## begin Passage provided
The Los Angeles Times wrote that he was "an editor and writer of great physical and professional courage" who had for twenty years "been carried each day into his office, seated in a chair, a cigar placed in his mouth and a pencil in his hand. . . . He could roll the cigar from one side of his mouth to the other," and he could sign his name "if the paper were passed beneath his hand," but he was "capable of no other movement."

Columnist Earl E. Buie recalled in the San Bernardino County Sun'' on February 22, 1961, that King had for twenty years been "unable to move any part of his body," but "his faithful companion, Johnny McCloy, a male nurse, [was constantly at his side." McCloy "picked him up as you would a child, carried him to his car, then to his desk in his office, propped him against a stack of pillows in his chair, from which he dictated news stories, editorials and a sparkling column of philosophy, humor, comment on the events of the day and observations."

Buie wrote that McCloy "kept Homer's cigars fired, his hair combed, put on his hat in a jaunty position, and, when Homer took a night out with the boys, he held his cards and shoved out the chips at the poker table."

King died in his sleep on February 21, 1961. Survivors included his widow, Agnes, and a stepdaughter from a previous marriage, Alice Benham of Los Angeles. Burial was in the family plot in San Jacinto Valley Cemetery.
## end Passage provided
## begin Supplied entries
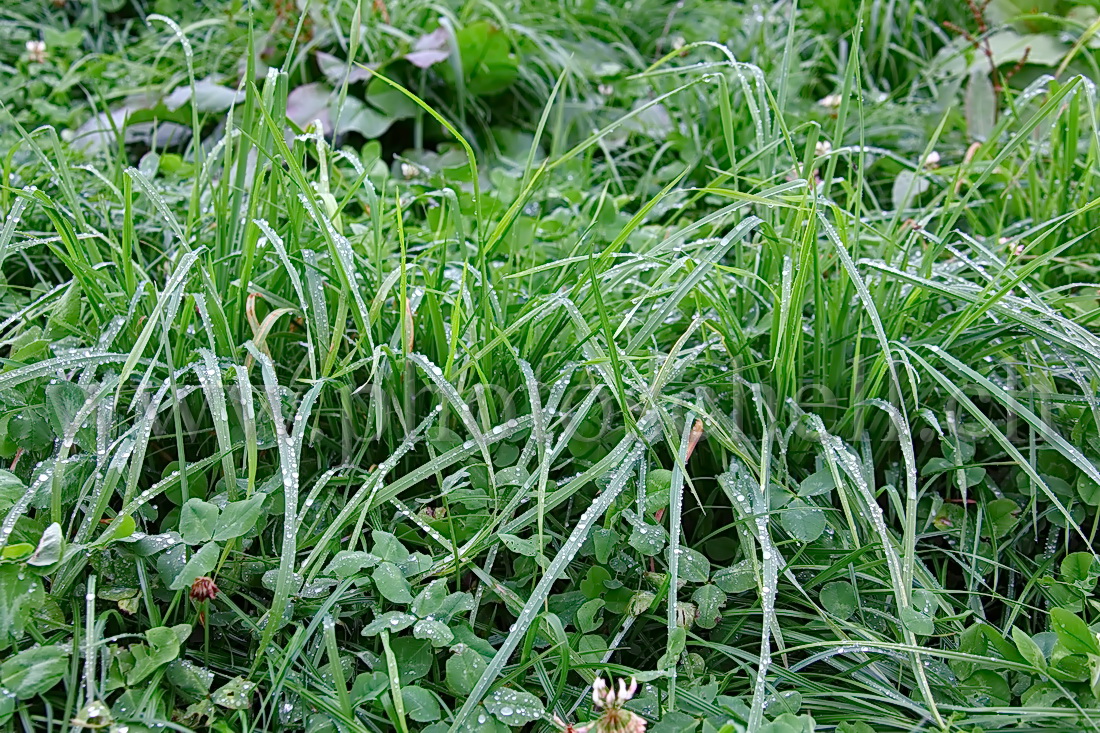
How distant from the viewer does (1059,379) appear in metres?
1.66

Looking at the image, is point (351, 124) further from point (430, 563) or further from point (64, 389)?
point (430, 563)

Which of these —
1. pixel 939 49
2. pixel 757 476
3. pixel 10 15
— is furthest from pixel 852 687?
pixel 10 15

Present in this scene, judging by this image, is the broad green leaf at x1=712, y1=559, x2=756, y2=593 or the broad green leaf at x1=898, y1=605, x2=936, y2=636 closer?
the broad green leaf at x1=898, y1=605, x2=936, y2=636

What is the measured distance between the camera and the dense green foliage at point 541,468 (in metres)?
1.16

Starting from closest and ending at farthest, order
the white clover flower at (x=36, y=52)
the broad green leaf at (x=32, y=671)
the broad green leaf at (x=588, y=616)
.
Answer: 1. the broad green leaf at (x=32, y=671)
2. the broad green leaf at (x=588, y=616)
3. the white clover flower at (x=36, y=52)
## end Supplied entries
[What is asked]
#1 Duplicate the stretch of the passage about King from "Buie wrote that" through "Jacinto Valley Cemetery.".
#2 In two sentences, summarize the passage about King.

[In response]
#1
Buie wrote that McCloy "kept Homer's cigars fired, his hair combed, put on his hat in a jaunty position, and, when Homer took a night out with the boys, he held his cards and shoved out the chips at the poker table."

King died in his sleep on February 21, 1961. Survivors included his widow, Agnes, and a stepdaughter from a previous marriage, Alice Benham of Los Angeles. Burial was in the family plot in San Jacinto Valley Cemetery.

#2 For twenty years King was unable to move any part of his body, yet his male nurse, Johnny McCloy, carried him each day to his office desk, where he dictated news stories, editorials and a column. King died in his sleep on February 21, 1961, leaving his widow, Agnes, and a stepdaughter, Alice Benham, and was buried in San Jacinto Valley Cemetery.